Throughout this essay have been references to make-believe: Newton’s paracosmic fantasy, Byrne’s shoppers who are “making it up,” Ashcroft’s t-shirts that exhort wearers to “dream all day.” I have suggested that malls participate in the belief-making in globalist neoliberal ideology and indeed serve as effective containers for exporting such ideology from global “centres” to the “margins.” I have also suggested that performance is an effective vehicle for both exposing and contesting such beliefs — for exposing the paracosmic nature of this economic and political system through choreopolitical action. Such performances reveal the believed-in dream as nightmare or horror show in the same way that Kemerovo tragically illustrates for us what is really real in this paradigm.
Coda
In my discussion of the mall as paracosm, I wrote that, despite the decline of the shopping mall as cultural centre in the U.S., it was not so much that the paracosmic bubble of the mall had been burst but rather that it had adapted itself to a highly mobile globalized economic paradigm. Will this adaptation hold in a post Covid-19 world?

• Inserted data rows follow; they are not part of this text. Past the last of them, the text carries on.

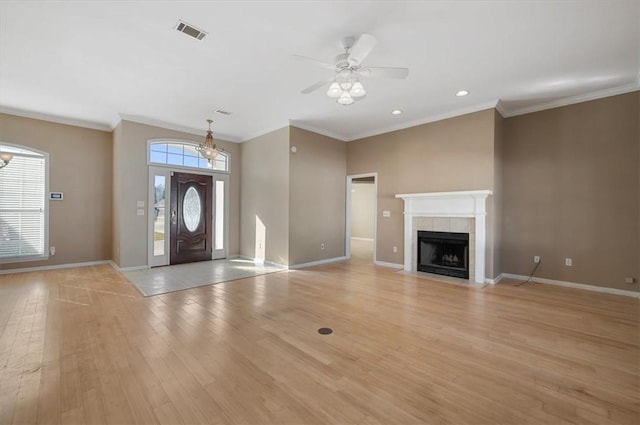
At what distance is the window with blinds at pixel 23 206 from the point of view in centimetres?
521

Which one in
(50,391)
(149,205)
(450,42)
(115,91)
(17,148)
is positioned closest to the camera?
(50,391)

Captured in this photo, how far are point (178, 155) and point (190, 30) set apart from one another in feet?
13.3

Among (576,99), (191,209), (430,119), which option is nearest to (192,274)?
(191,209)

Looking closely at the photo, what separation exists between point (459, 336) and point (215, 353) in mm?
2330

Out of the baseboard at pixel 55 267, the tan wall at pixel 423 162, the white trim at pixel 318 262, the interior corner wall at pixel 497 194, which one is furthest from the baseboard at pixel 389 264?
the baseboard at pixel 55 267

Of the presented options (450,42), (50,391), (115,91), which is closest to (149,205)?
(115,91)

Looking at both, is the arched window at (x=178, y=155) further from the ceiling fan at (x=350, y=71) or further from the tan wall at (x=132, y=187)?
the ceiling fan at (x=350, y=71)

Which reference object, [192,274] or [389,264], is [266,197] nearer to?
[192,274]

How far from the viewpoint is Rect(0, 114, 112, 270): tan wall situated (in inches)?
213

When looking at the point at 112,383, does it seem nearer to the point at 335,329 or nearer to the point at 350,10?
the point at 335,329

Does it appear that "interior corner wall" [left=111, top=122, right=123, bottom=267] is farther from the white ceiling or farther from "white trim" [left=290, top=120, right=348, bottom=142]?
"white trim" [left=290, top=120, right=348, bottom=142]

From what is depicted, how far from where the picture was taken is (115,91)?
436 centimetres

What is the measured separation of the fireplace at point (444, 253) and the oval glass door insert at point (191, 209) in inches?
200

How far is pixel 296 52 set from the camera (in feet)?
10.6
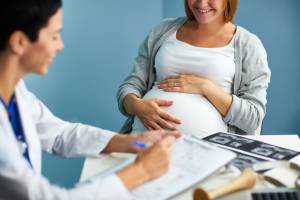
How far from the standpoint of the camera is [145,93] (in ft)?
5.94

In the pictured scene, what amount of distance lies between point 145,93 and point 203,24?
0.34m

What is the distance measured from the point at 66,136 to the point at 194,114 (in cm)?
53

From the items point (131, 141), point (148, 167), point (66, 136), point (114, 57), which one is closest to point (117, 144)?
point (131, 141)

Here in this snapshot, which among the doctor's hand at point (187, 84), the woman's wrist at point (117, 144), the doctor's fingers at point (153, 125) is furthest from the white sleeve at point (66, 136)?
the doctor's hand at point (187, 84)

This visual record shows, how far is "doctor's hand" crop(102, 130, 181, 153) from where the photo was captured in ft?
3.81

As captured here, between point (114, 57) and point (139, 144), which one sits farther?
point (114, 57)

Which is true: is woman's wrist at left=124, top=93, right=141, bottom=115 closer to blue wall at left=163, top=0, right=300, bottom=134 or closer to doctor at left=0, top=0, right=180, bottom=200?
doctor at left=0, top=0, right=180, bottom=200

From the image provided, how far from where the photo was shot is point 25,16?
87 centimetres

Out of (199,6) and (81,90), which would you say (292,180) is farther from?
(81,90)

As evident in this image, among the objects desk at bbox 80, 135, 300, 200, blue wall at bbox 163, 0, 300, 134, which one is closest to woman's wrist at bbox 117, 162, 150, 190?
desk at bbox 80, 135, 300, 200

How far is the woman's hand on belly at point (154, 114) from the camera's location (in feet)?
5.07

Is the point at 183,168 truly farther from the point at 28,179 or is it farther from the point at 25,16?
the point at 25,16

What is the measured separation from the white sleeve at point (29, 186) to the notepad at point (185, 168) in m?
0.08

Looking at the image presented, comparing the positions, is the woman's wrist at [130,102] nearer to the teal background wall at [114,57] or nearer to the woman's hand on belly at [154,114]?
the woman's hand on belly at [154,114]
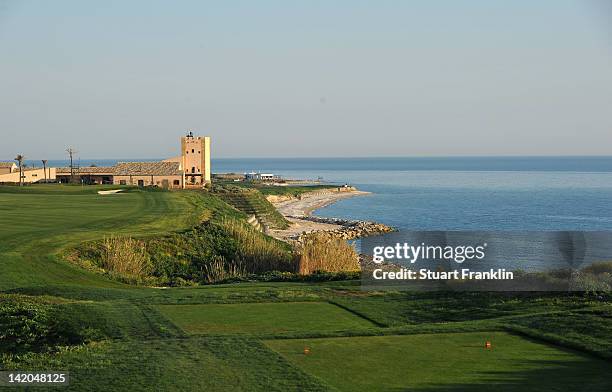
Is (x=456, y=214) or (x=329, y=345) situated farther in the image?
(x=456, y=214)

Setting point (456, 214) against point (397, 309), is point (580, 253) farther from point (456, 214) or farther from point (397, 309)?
point (456, 214)

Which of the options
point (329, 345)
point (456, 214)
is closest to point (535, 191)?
point (456, 214)

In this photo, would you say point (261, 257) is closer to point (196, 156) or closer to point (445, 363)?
point (445, 363)

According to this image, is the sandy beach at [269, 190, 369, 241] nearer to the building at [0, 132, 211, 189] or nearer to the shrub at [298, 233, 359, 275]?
the building at [0, 132, 211, 189]

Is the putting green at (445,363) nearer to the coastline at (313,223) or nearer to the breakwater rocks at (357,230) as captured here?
the coastline at (313,223)

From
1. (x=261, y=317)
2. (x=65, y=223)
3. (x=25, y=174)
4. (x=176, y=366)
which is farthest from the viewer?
(x=25, y=174)

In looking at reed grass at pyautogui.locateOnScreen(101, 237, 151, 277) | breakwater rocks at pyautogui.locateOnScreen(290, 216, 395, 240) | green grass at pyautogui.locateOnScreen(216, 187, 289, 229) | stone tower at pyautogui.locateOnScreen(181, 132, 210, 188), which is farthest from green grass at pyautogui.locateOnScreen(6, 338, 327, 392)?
stone tower at pyautogui.locateOnScreen(181, 132, 210, 188)

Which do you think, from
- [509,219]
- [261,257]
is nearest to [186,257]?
[261,257]
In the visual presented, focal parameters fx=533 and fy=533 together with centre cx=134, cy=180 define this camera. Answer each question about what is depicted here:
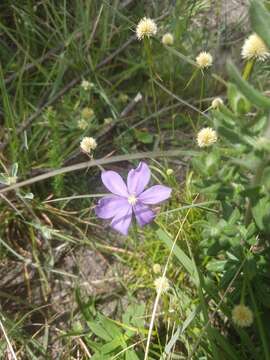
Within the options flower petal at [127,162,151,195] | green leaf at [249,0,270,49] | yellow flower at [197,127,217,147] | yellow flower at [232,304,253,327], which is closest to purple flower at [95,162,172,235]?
flower petal at [127,162,151,195]

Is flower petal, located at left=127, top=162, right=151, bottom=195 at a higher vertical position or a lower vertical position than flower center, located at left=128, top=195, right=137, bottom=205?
higher

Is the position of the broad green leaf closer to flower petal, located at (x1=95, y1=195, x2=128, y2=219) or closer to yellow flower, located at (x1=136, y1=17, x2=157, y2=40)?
flower petal, located at (x1=95, y1=195, x2=128, y2=219)

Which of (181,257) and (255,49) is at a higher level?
(255,49)

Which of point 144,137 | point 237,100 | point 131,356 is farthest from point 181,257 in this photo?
point 144,137

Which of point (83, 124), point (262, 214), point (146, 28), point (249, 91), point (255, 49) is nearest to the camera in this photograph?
point (249, 91)

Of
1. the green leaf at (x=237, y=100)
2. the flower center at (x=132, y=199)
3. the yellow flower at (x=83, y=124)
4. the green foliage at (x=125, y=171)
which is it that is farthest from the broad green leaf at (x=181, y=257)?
the yellow flower at (x=83, y=124)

In New Zealand, malls will remain closed for at least two months, and the enormous scale of economic rebuilding required, coupled with fundamental changes to how we perceive public sociability makes it difficult to conceive of a business-as-usual return. Malls are crowded spaces where bodies brush past one another, where shoppers share dressing rooms as they try on clothes perhaps already worn by others, where potential consumers apply make-up samples, adorn themselves with floor-stock sunglasses; nail salons operate alongside massage kiosks, beauty parlours and food courts; open spaces are dotted with coin-fed rides for children and pop-up stall encouraging shoppers to touch, to try. Certainly, we have exited this version of the mall — for now. Yet, the history of the mall as emblem of a devouring globalizing capitalism certainly suggests an inevitable reconfiguration — or re-choreography — of its design in response to these demands. And, perhaps, an even more deeply rooted nostalgic desire for return to the kind of idyllicism that Newton evokes. In any case, the mall seems likely to be an illustrative object of the contest between already forming coalitions for, on the one hand, profound social, political and ecological change or, on the other, resuscitation and rehabilitation of the status quo; that is, for either a permanent exit, or a carefully stage-managed re-entry.